Books. More Books. Some Pie. More Books.

Today, I stumbled upon two extremely wonderful articles from buzzfeed.com regarding, wait for it.... Books! Imagine that. I cannot help but get distracted by the impending vortex of related articles that occur from just one, tiny, little book article. I also baked a pie, today. Because... Well, because I could.

The first article, titled The 25 Most Challenging Books You'll Ever Read, comes complete with 25 daunting titles, reasons why they are challenging, and finishes with an excerpt from each novel. Below is a list of the 25 pains that I now feel compelled to read. Sadly I have read only one, in full: To the Lighthouse by Virginia Woolf. There are others of which I have read excerpts for school (Jean Baudrillard & William Faulkner).

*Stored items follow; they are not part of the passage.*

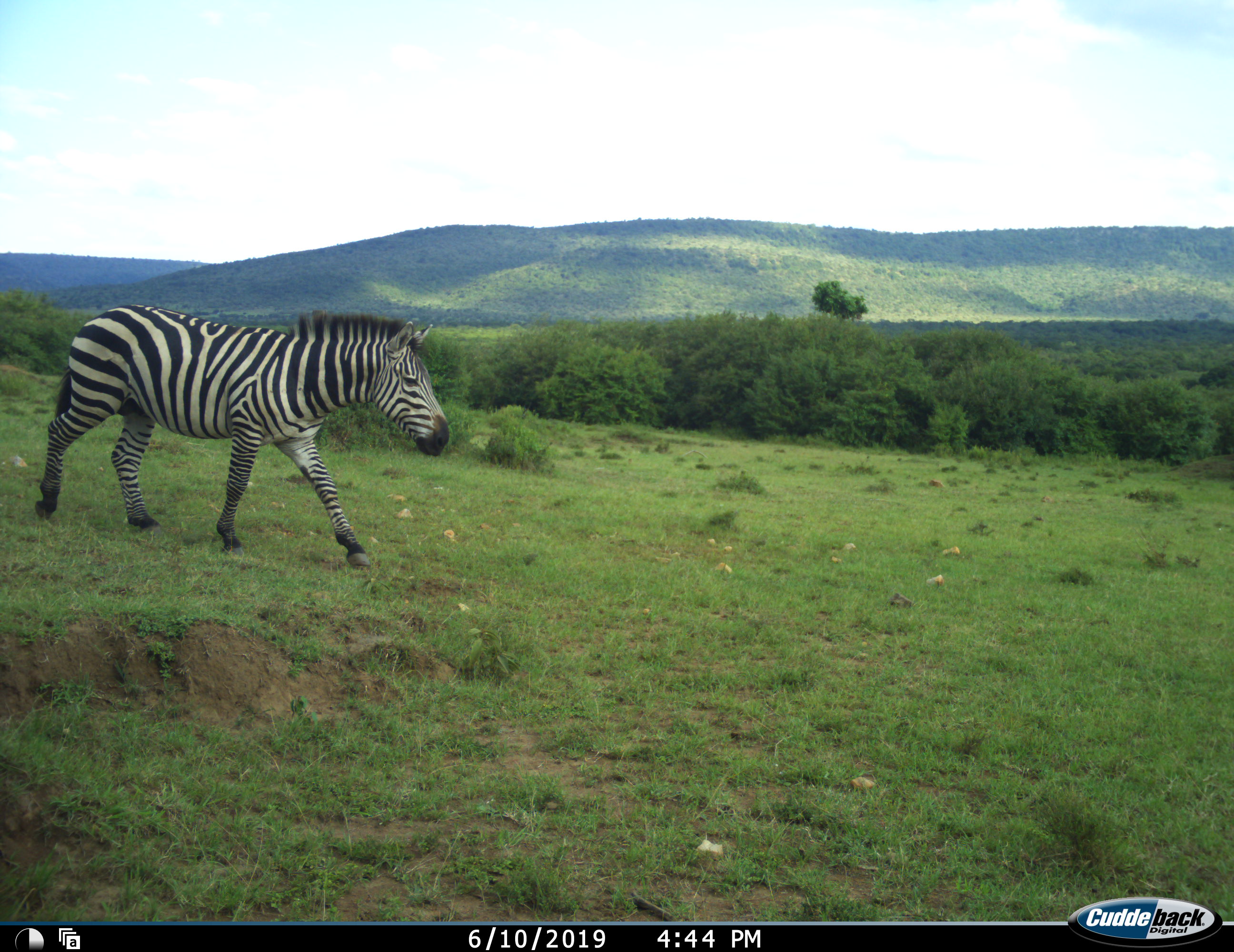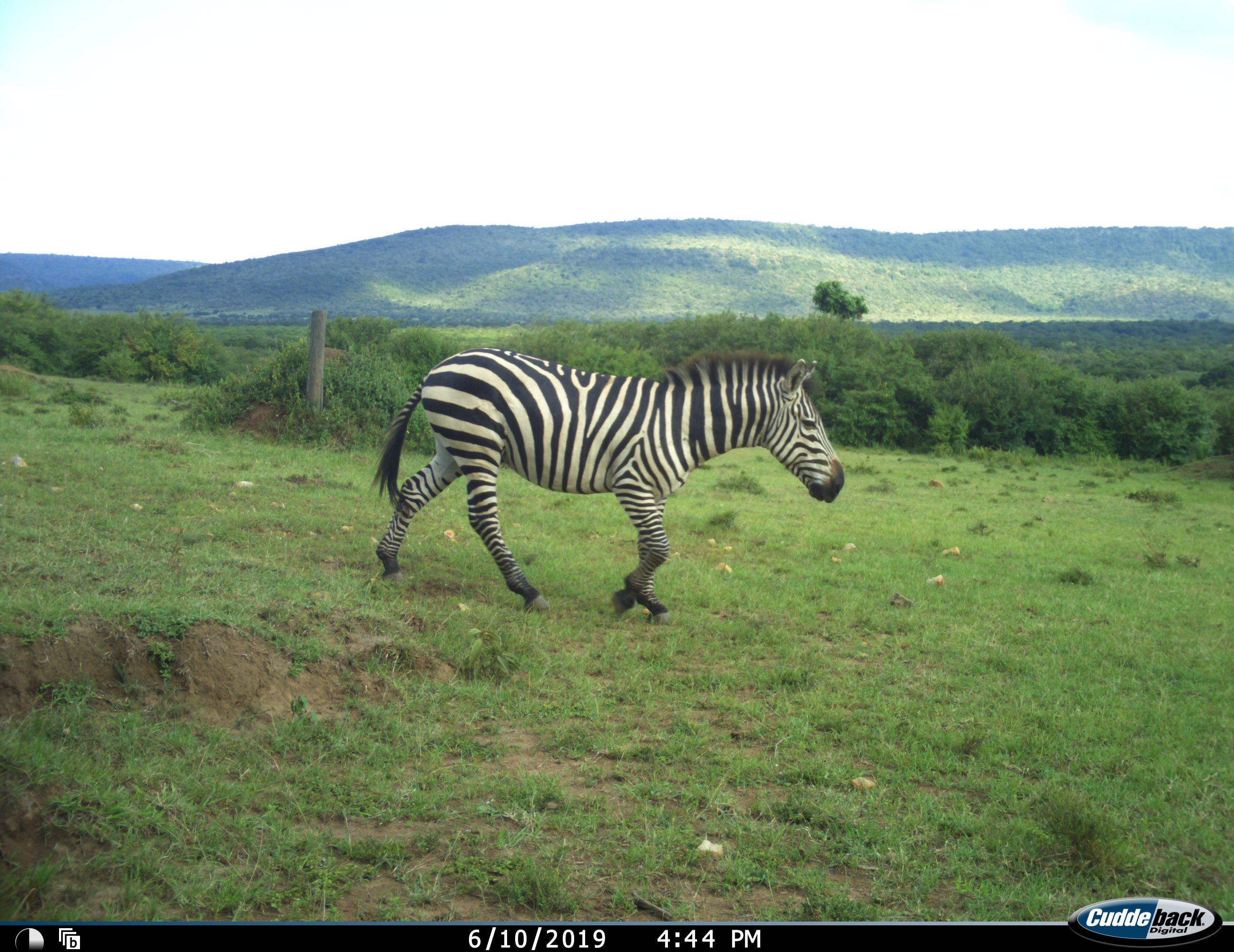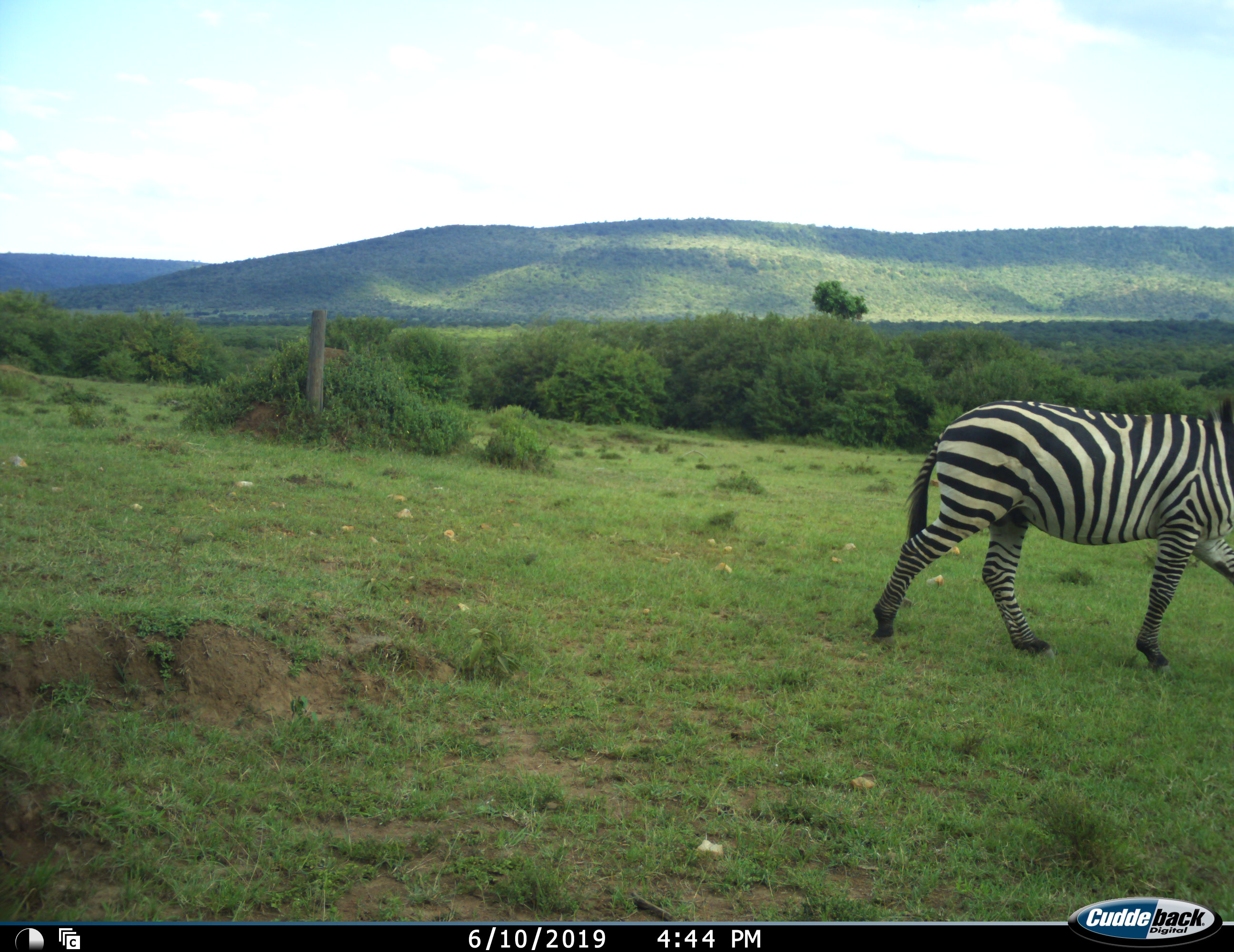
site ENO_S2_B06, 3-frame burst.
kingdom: Animalia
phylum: Chordata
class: Mammalia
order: Perissodactyla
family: Equidae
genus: Equus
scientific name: Equus quagga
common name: plains zebra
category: zebraplains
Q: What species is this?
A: Zebraplains (plains zebra) (Equus quagga).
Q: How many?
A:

  1. Finnegans Wake by James Joyce (1939)
  2. The Sound and the Fury by William Faulkner (1929)
  3. The Canterbury Tales by Geoffrey Chaucer (14th century)
  4. One Hundred Years of Solitude by Gabriel Garcia Marquez (1967)
  5. Gravity's Rainbow by Thomas Pynchon (1973)
  6. The Female Man by Joanna Russ (1975)
  7. Being and Time by Martin Heidegger (1927)
  8. Our Lady of the Flowers by Jean Genet (1943)
  9. Infinite Jest by David Foster Wallace (1996)
  10. Moby-Dick by Herman Melville (1851)
  11. The Silmarillion by J.R.R. Tolkien (1977)
  12. Blood Meridian by Cormac McCarthy (1985)
  13. The Corrections by Jonathan Franzen (2001)
  14. The Magic Mountain by Thomas Mann (1924)
  15. Atlas Shrugged by Ayn Rand (1957)
  16. Ulysses by James Joyce (1922)
  17. Underworld by Don DeLillo
  18. Nightwood by Djuna Barnes (1936)
  19. Simulacra and Simulation by Jean Baudrillard (1981)
  20. The Castle by Franz Kafka (1926)
  21. Absalom, Absalom! by William Faulkner (1936)
  22. The Name of the Rose by Umberto Eco (1980)
  23. Cloud Atlas by David Mitchell (2004)
  24. To the Lighthouse by Virginia Woolf (1927)
  25. The Recognitions by William Gaddis
Now, the second article is the piece-de-resistance: 65 Books You Need to Read in Your Twenties. Holy mother of awesome, this list has so much to offer. Everything assumes intelligence. There are 37 novels, 13 memoires, 5 collections of poetry, 5 essay collections, and 5 "life how-to's" (it's not what is assumed when you see "how-to" and "life" next to each other). This list reminds me of how few books I have read, even though I have been an avid reader since a small age. It makes me long for a past when I had been inspired to read more novels such as these, and not the silly, traditional ones we are all forced to read in high school. I'm not saying they aren't good, obviously there are great ones included in those requirements, but students should be inspired to look beyond those. Find something out of the ordinary to give us tortured, suffering students.
I hope that these lists inspire you to keep reading and keep enjoying everything that comes with being a lover of literature.